• [WHAT THE EXERCISE ASKS]: Count how many lines in the rows below contain the string "Within". Reply with the number alone.

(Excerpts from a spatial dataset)
================
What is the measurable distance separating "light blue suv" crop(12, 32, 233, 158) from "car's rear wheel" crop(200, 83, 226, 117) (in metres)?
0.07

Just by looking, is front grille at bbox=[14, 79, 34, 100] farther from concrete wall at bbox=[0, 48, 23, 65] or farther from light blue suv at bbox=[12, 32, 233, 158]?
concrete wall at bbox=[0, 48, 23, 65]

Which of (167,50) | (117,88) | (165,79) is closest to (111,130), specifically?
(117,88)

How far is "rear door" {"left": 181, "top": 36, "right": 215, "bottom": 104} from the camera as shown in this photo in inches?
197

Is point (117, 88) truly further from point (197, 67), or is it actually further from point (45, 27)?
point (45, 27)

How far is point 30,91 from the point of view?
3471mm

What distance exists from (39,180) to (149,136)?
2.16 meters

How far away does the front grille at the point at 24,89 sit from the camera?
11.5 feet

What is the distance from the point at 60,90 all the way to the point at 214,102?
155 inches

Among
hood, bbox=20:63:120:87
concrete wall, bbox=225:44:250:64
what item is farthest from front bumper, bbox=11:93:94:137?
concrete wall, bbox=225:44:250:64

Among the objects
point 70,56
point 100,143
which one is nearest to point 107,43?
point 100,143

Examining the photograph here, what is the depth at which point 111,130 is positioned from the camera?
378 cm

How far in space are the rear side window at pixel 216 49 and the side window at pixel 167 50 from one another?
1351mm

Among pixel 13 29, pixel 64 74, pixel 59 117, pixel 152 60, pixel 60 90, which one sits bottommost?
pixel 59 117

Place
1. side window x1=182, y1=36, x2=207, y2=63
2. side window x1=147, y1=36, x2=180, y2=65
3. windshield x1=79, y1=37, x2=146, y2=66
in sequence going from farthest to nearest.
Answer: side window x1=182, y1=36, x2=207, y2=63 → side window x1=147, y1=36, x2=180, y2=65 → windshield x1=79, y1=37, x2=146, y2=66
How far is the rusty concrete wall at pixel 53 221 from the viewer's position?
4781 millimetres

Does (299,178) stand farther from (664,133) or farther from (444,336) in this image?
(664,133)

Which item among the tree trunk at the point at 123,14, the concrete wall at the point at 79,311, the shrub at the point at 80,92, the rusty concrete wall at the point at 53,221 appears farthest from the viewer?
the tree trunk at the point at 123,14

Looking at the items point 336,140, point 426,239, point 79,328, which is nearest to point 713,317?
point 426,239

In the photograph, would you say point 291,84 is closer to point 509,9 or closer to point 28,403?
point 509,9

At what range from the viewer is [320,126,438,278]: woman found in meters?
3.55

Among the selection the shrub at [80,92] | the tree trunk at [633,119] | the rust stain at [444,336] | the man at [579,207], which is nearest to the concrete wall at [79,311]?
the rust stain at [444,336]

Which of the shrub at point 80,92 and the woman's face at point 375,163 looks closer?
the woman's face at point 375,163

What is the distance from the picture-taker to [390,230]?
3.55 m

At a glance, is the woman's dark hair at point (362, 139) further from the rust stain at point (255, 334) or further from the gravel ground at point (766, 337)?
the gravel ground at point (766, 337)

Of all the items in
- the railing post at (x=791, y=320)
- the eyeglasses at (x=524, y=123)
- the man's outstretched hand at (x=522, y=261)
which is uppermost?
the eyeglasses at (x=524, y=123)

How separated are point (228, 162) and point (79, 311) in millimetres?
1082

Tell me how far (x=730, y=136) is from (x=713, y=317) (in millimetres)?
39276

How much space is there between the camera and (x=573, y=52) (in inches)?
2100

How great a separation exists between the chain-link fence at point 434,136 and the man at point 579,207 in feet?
================
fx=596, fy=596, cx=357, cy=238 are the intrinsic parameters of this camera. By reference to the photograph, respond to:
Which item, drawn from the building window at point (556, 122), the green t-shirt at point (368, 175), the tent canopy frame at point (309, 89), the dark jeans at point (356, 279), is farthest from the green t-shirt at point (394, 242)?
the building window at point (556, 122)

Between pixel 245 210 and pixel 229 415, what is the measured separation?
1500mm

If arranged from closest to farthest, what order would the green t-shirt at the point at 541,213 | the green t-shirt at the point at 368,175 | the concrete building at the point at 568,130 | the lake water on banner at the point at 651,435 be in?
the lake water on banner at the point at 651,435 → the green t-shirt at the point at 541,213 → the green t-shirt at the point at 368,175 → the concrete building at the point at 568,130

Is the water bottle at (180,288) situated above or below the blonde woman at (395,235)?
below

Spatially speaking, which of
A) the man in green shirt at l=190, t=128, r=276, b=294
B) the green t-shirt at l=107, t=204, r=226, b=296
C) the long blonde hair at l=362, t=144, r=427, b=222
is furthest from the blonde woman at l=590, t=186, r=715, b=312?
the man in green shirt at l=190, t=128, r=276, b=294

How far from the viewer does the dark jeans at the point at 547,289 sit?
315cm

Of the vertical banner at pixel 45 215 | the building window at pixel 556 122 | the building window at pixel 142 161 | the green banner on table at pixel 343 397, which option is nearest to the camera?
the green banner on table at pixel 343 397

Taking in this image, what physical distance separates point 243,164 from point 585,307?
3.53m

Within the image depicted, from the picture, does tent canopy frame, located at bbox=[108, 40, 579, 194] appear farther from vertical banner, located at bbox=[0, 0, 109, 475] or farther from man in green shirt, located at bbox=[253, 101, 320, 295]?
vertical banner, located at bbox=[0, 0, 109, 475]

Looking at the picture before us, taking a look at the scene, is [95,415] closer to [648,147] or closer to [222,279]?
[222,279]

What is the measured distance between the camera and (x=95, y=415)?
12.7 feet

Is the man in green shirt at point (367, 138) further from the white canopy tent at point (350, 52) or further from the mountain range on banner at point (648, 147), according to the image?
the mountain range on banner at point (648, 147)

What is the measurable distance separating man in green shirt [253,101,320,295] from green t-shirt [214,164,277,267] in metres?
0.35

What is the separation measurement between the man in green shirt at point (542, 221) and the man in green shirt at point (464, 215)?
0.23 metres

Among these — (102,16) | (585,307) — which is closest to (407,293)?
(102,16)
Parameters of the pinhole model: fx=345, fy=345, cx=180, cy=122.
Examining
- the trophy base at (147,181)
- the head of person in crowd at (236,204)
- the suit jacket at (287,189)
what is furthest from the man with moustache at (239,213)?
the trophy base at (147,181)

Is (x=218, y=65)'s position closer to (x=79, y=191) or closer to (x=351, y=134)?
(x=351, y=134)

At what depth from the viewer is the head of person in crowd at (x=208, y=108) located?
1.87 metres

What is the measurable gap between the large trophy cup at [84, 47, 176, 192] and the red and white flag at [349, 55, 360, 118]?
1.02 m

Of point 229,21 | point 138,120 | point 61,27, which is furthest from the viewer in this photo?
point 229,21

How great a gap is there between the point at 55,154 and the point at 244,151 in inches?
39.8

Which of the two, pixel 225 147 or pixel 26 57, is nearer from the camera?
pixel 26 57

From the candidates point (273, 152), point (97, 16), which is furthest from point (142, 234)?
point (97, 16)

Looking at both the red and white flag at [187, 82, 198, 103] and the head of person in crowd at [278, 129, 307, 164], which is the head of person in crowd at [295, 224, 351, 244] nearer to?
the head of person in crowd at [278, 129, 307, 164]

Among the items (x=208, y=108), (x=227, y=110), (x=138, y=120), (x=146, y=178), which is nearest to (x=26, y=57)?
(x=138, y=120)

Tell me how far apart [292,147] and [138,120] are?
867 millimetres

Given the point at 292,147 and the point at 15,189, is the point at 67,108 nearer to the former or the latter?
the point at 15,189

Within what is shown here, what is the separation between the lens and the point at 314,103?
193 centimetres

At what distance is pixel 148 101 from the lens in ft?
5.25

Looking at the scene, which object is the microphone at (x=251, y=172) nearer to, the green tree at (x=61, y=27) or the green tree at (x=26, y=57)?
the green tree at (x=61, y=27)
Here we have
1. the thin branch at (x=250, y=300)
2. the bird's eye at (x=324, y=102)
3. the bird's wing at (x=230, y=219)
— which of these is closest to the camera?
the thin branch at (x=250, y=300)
================
• [EXERCISE RESULT]: 2